--- Stored rows ---

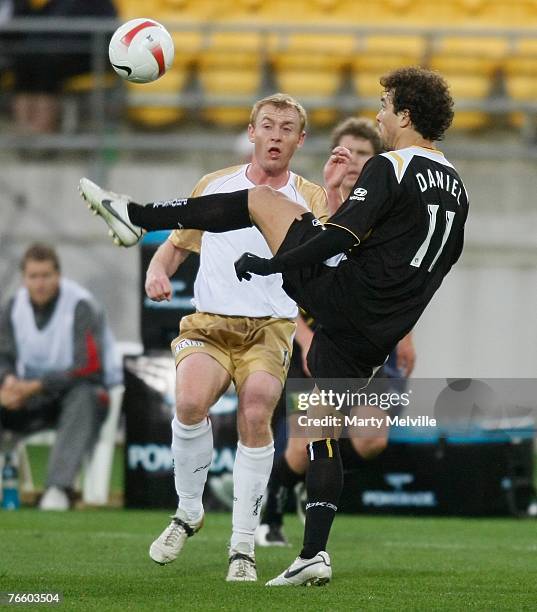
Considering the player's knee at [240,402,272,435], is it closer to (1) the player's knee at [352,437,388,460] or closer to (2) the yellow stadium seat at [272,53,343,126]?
(1) the player's knee at [352,437,388,460]

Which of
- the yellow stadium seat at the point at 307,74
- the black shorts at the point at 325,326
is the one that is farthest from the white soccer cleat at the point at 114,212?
the yellow stadium seat at the point at 307,74

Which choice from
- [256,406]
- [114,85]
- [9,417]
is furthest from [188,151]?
[256,406]

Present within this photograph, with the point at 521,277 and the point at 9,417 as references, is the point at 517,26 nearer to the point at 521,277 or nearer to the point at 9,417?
the point at 521,277

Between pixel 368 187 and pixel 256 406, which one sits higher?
pixel 368 187

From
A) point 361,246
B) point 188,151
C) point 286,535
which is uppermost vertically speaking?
point 188,151

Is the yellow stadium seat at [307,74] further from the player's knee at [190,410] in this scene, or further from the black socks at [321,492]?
the black socks at [321,492]

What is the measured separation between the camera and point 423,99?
5711 mm

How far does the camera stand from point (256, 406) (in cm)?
600

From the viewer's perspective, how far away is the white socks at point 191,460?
6.18 m

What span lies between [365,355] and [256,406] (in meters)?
0.58

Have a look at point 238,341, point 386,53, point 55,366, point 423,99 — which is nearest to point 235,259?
point 238,341

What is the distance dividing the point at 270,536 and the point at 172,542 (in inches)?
57.2

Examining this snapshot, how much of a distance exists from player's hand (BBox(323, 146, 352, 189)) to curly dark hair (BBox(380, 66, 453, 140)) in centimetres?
82

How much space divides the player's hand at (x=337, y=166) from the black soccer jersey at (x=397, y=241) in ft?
3.01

---

Problem statement — Rewrite every line of the material from the line containing "Examining this snapshot, how" through the end of the material, inclusive, shifting each distance value in the answers up by 117.

Response to this task —
Examining this snapshot, how much of a distance exists from player's hand (BBox(323, 146, 352, 189)) to curly dark hair (BBox(380, 66, 453, 140)) in centimetres?
199

How much space divides the player's hand at (x=337, y=166) from the black soccer jersey at (x=397, y=241) in ft?
120.01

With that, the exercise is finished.